--- Tasks to carry out ---
**1.** Translate this sentence from the mass tort settlement article into Spanish: "And even when a settlement is reached, that doesn't mean the case is closed."
**2.** Carry the mass tort settlement article forward, beginning after its final sentence.

## begin Page extract

Settling mass tort litigation can be a feat, to say the least.
There’s a variety of approaches to handling such cases; dozens to thousands of plaintiffs, not to mention all of their lawyers; defendants with the resources to carry on a years-long battle, but the desire to put it behind them; and serious claims with an oft-heavy price tag that gives both sides a reason to fight.
And even when a settlement is reached, that doesn’t mean the case is closed.
Just look at the litigation against BP over the 2010 Deepwater Horizon oil rig explosion that caused an oil spill in the Gulf of Mexico believed to be one of the worst environmental disasters in the nation’s history.
Stephen J. Herman, a New Orleans attorney who serves as plaintiffs’ co-liaison counsel on the BP litigation steering committee, said the parties spent years on the case before reaching a settlement the oil company later challenged and now wants the U.S. Supreme Court to review.
The settlement process was a “unique and daunting task,” Herman said at a June 11 complex litigation conference in Chicago.
Herman, of Herman Herman & Katz LLC, spoke on a panel about trends in the resolution of mass tort litigation, along with attorneys who discussed settlements in litigation involving Vioxx, Yasmin, ING Bank and Mercedes-Benz.

## end Page extract
## begin Available data

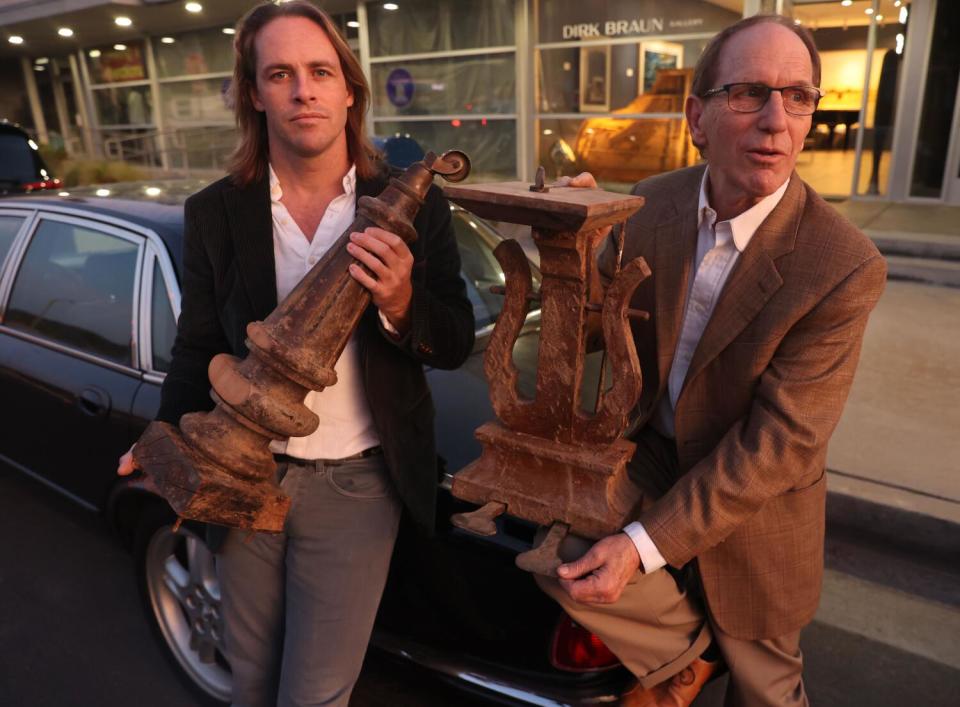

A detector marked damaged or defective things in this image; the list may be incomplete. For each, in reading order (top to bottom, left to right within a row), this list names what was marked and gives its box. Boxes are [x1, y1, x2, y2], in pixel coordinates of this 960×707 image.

## end Available data

--- Task-by-task results ---
**1.** Y aun cuando se llega a un acuerdo, eso no significa que el caso esté cerrado.

**2.**
Herman said the BP litigation was unique in that dealt with a situation that had economic and environmental effects on individuals, businesses and governments. He said there was “no defined outer limit” in the case, which also dealt with an expansive law –the Oil Pollution Act – and issues with little past guidance from the courts.
The claims against BP were consolidated into multidistrict litigation (MDL) in 2010 in the Eastern District of Louisiana before U.S. Judge Carl J. Barbier, who scheduled a three-phase trial. A class was created for plaintiffs making economic and property damage claims, as well as one personal injury claims.
The oil company in 2012 agreed to settle the private plaintiffs’ claims for about $7.8 billion, a deal Barbier approved.
But, Herman said BP then took a 180-degree turn and attacked the settlement. Among other claims, the company argued that the settlement, as written and approved, forced it to pay for economic losses that may not even have a connection to the oil spill.
A three-judge panel of the Fifth Circuit Court of Appeals in March disagreed, finding that the settlement’s terms were clear and BP had agreed to it. In May, the federal appeals court denied BP’s requests to take another look at its ruling and to prevent it from having to pay out the claims during its appeal.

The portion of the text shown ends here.